Monday, November 24, 2008

My snowman can beat up your snowman

Snowman? Snow? Brrrrrr.

Ooooh, all of that white stuff brought back some scary memories. 

Between July 1993 and Easter 1994 we lived in Raleigh, North Carolina. Good ol' U S of A. We'd been moving progressively southward over a period of several years, despite my strong Yankee protestations, and when we finally left Philadelphia for Raleigh, it meant that snow was probably going to be a thing of the past. 

Leave the sleds and cross country skis packed, guys. Snow sports are so over.

But one wintry day in Raleigh, soon after Christmas, we woke up to a thick blanket of snow. A cardinal flew by, astonishing with its brilliant red feathers in the newly white world, and every tree-branch hung low and heavy with fluff. What a surprise! The kids were stunned speechless, and then in an instant everyone donned the parkas and snowpants they thought they'd never wear again. 

Actually it was a half-hour of chaotic screaming and running around, unpacking boxes. Tears from small daughters, ages 5 and 3. Hollering from slightly older sons, 7 and 10. 

"Where's my mittens, mommy?" 

"These boots are too tight!" 

"Can't I just go out like this?" (t-shirt and p.j. bottoms) 

Lots of other assorted whimpering from innocent, fun-loving children, proving once again that I was ever an unprepared and totally useless mother.

But eventually, the children went out and built a snowman. The snow was super packy, so the snow-sculpture was huge. Each ball of the snowman's body took ages to roll, and the scrunch, crunch, crunch of wet packing snow was so satisfying. The boys engineered the stacking of the balls, the girls came inside for coal for eyes (charcoal briquets) and a carrot for the nose (there goes supper!) and all foraged for arms/branches in the thick woods behind our house. 

Ta da! Festive snowman, 7 foot high. All the bits and bobs in place. Done.

All over the neighborhood, we heard other families doing the same thing. The excitement of such an unexpected turn of the weather was too much. And of course, no school, so lots of time for parents and children to have a happy morning together.

Fine. I sat down with a cup of coffee and a book, thrilled that the kids were out of my hair for a while and safely playing.

Suddenly, the doorbell rang.

Our neighbor from across the street, a young father, stood on the step, holding the hand of his little toddler daughter.

"Yer children," he sputtered. "Yer ... yer children.... why, they have destroyed mah snowman.
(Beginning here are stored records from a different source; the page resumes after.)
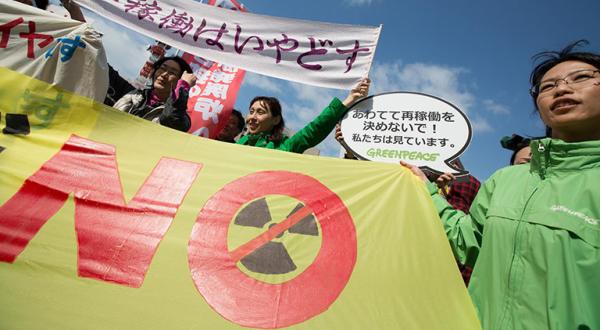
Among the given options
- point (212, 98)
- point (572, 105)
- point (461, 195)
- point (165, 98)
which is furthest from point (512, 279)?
point (212, 98)

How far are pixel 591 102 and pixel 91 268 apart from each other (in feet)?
8.18

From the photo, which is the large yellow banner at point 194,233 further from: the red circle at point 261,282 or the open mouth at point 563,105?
the open mouth at point 563,105

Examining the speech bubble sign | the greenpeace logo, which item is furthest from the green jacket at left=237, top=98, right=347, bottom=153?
the greenpeace logo

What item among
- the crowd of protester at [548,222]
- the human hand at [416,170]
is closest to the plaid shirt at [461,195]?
the human hand at [416,170]

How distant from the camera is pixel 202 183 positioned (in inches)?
84.4

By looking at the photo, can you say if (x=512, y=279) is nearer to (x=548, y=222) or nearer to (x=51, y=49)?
(x=548, y=222)

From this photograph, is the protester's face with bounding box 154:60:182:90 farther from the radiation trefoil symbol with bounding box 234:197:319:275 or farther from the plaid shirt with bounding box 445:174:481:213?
the plaid shirt with bounding box 445:174:481:213

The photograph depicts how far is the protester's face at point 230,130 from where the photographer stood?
13.9 ft

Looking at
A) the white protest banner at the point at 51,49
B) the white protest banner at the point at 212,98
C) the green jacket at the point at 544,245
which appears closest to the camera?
the green jacket at the point at 544,245

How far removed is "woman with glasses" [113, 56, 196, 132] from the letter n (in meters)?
0.62

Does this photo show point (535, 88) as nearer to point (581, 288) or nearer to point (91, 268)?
point (581, 288)

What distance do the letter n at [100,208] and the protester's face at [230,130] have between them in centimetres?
201

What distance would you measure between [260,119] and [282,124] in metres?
0.27

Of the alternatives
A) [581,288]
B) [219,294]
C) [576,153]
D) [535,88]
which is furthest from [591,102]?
[219,294]
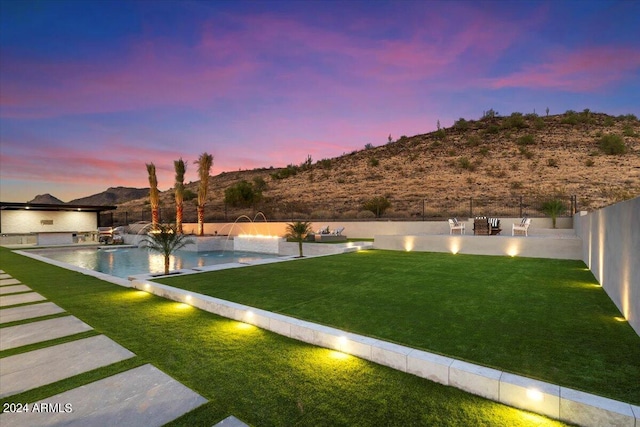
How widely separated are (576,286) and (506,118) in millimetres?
47808

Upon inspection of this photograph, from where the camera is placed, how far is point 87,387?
9.21ft

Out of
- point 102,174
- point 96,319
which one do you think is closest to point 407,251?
point 96,319

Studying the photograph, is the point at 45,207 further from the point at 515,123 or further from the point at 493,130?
the point at 515,123

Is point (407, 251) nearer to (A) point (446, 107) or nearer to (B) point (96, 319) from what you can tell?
(B) point (96, 319)

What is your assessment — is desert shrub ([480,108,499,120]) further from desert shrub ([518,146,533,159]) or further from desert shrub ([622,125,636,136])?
desert shrub ([518,146,533,159])

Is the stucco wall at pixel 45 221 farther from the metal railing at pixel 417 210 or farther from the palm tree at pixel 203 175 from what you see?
the palm tree at pixel 203 175

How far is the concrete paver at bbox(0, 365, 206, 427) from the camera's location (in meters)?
2.34

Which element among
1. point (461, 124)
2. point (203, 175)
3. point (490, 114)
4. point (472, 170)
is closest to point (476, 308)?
point (203, 175)

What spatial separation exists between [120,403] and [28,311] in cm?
420

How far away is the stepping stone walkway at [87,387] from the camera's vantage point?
238 cm

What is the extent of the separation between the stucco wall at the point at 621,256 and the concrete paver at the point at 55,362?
224 inches

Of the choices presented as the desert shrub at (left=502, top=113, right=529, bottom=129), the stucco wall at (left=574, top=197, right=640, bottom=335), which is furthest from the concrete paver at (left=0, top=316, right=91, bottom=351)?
the desert shrub at (left=502, top=113, right=529, bottom=129)

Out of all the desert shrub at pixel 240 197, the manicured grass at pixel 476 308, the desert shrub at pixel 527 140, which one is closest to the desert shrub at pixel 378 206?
the manicured grass at pixel 476 308

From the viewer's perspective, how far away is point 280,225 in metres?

Mah little girl an' I built a beautiful snowman, and your nasty children came over into mah yard and knocked it down and ruint it. Mah little girl is bawlin'."

Said little girl was actually peering around, looking through the door, apparently wanting to check out the home of these wretched heathens who'd so upset her Daddy.

"And now there's glass all ovah my front yard, because they had th' audacity to break mah snowman's nose."

Wait. Wha'?

Glass? Glass nose? WTF?

"I'm sorry. I'm really sorry! (Kids! Shut UP!) Gosh, I'm so sorry, sir! (Kids. Please!) But I don't understand about the glass breaking. (Children. Shut up NOW.) Did they throw a snowball at a window? What did they do? (Shhhhh!) O dear me, I do apologise! I'm so so sorry!"

"Yer children are gonna come ovah right now and pick up every single piece of glass and then put that snowman back, right like it wuz."

Dear Jesus God. What in heaven's name happened?

"I'm sorry. That's fine. We'll come over. But what is the glass? What are you talking about with glass?"

"Ah used a light bulb fer mah snowman's nose. 'N yer kids broke it."

Jesus Mary and Joseph. A light bulb. A white, frosted, glass bulb for a snowman's nose. Didn't this guy read Frosty the Frackin' Snowman? Damn.

Hell, I bet he got it mixed up with Rudolph the Red Nosed Reindeer

Lighted. Nose.  





It all makes sense.

Fortunately, it happened that the fabulous Mr D was actually at home for a week's holiday. (We were too poor to vacation anywhere, so we'd taken the cheap option and stayed home. Poor unlucky Mr D.)

So restful, these home-based holidays. You know.

I sent him over to deal with Bulb-Boy across the street.

Mr D was ever so polite and conciliatory (he seems to be able to put his irritation on hold when dealing with irrational and possibly gun-slinging neighbors) and the glass was picked out of the snow and the snowman was rebuilt and the little toddler girl-child went to bed happy.

The End.

Note to self:  People who live in warm climates can sometimes be a few bulbs short of a Christmas tree string. Just sayin'.